══ Document excerpt ══
Skip to content

Metadata Configuration Guide

How to configure sql-identity-resolution for your own source tables with custom naming conventions.


Overview

The IDR system is metadata-driven—you describe your source tables via configuration tables, and the system dynamically generates SQL to extract identifiers and build identity graphs. No code changes required.

Your Source Tables → Metadata Configuration → IDR Run → Unified Identities

Quick Start: Complete Example

Copy-paste this example and modify table/column names to match your schema.

This example shows a typical retail setup with two source tables: CRM customers and web signups.

-- ============================================
-- STEP 1: Register your source tables
-- ============================================
INSERT INTO idr_meta.source_table (table_id, table_fqn, entity_type, entity_key_expr, watermark_column, watermark_lookback_minutes, is_active) VALUES
    ('crm',     'mydb.sales.customers',     'PERSON', 'customer_id', 'updated_at', 0, TRUE),
    ('web',     'mydb.web.signups',         'PERSON', 'user_id',     'created_at', 0, TRUE);

-- ============================================
-- STEP 2: Define trust rankings (lower = more trusted)
-- ============================================
INSERT INTO idr_meta.source (table_id, source_name, trust_rank, is_active) VALUES
    ('crm', 'CRM Master Data',     1, TRUE),   -- Most trusted
    ('web', 'Web Registrations',   2, TRUE);

-- ============================================
-- STEP 3: Map columns to identifier types
-- ============================================
INSERT INTO idr_meta.identifier_mapping (table_id, identifier_type, identifier_value_expr, is_hashed) VALUES
    -- CRM source
    ('crm', 'EMAIL', 'email',    FALSE),
    ('crm', 'PHONE', 'phone',    FALSE),

    -- Web source
    ('web', 'EMAIL', 'email',    FALSE),
    ('web', 'PHONE', 'mobile',   FALSE);  -- Different column name, same identifier type

-- ============================================
-- STEP 4: Map attributes for golden profile
-- ============================================
INSERT INTO idr_meta.entity_attribute_mapping (table_id, attribute_name, attribute_expr) VALUES
    ('crm', 'first_name',        'first_name'),
    ('crm', 'last_name',         'last_name'),
    ('crm', 'email_raw',         'email'),
    ('crm', 'phone_raw',         'phone'),
    ('crm', 'record_updated_at', 'updated_at'),

    ('web', 'first_name',        'name'),         -- Column has different name
    ('web', 'email_raw',         'email'),
    ('web', 'phone_raw',         'mobile'),
    ('web', 'record_updated_at', 'created_at');

-- ============================================
-- DONE! Now run: python idr_run.py --run-mode=FULL --dry-run
-- ============================================

What this does: 1. Entities from crm.customers and web.signups are extracted 2. Entities sharing the same EMAIL or PHONE are linked into clusters 3. Golden profiles are built using CRM data first (trust_rank=1), falling back to web data


Configuration Tables

Table Purpose
idr_meta.source_table Register your source tables
idr_meta.source Define trust rankings for survivorship
idr_meta.rule Configure identifier types and matching rules
idr_meta.identifier_mapping Map source columns to identifier types
idr_meta.entity_attribute_mapping Map columns for golden profile
idr_meta.survivorship_rule Define which value wins for each attribute

Step-by-Step: Configuring Your Source Tables

Step 1: Register Source Tables

Add each source table to idr_meta.source_table:

INSERT INTO idr_meta.source_table (
    table_id,           -- Your unique identifier for this source
    table_fqn,          -- Fully qualified table name in YOUR database
    entity_type,        -- PERSON, ACCOUNT, HOUSEHOLD, etc.
═══
## What to work on
#1 From the metadata configuration guide, copy out the passage starting with "Skip to content" and going on through "code changes required.".
#2 Answer these from the metadata configuration guide:
(a) In the trust rankings, is a lower or a higher trust_rank more trusted?
(b) Which column of the web source is mapped to the PHONE identifier type?
(c) Which configuration table defines which value wins for each attribute?
══ Data records ══
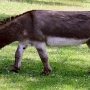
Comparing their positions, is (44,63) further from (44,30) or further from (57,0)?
(57,0)

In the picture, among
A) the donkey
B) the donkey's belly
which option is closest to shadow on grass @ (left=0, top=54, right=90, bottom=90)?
the donkey

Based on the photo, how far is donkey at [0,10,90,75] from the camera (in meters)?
12.9

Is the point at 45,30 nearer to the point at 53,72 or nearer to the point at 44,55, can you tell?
the point at 44,55

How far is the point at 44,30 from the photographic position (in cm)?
A: 1292

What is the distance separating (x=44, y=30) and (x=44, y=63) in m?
0.97

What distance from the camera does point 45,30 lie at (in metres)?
12.9

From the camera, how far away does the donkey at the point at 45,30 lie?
12906mm

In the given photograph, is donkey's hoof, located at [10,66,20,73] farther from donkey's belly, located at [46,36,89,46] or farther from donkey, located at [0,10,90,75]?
donkey's belly, located at [46,36,89,46]

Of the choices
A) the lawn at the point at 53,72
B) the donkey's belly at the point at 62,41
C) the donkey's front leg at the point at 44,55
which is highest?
the donkey's belly at the point at 62,41

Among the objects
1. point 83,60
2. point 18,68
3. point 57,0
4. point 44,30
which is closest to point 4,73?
Answer: point 18,68

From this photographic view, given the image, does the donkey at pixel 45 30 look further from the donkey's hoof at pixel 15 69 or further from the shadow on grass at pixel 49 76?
the shadow on grass at pixel 49 76

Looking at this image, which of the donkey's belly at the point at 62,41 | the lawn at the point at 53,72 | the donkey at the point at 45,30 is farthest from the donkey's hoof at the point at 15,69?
the donkey's belly at the point at 62,41

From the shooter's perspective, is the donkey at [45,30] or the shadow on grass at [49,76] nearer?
the shadow on grass at [49,76]

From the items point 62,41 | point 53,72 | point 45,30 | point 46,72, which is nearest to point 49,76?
point 46,72
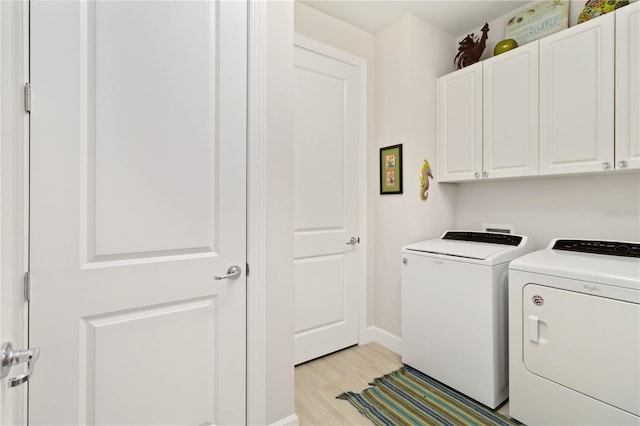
═══
## List of solutions
#1
Skip to content

Metadata Configuration Guide

How to configure sql-identity-resolution for your own source tables with custom naming conventions.


Overview

The IDR system is metadata-driven—you describe your source tables via configuration tables, and the system dynamically generates SQL to extract identifiers and build identity graphs. No code changes required.

#2
(a) Lower is more trusted.
(b) mobile
(c) idr_meta.survivorship_rule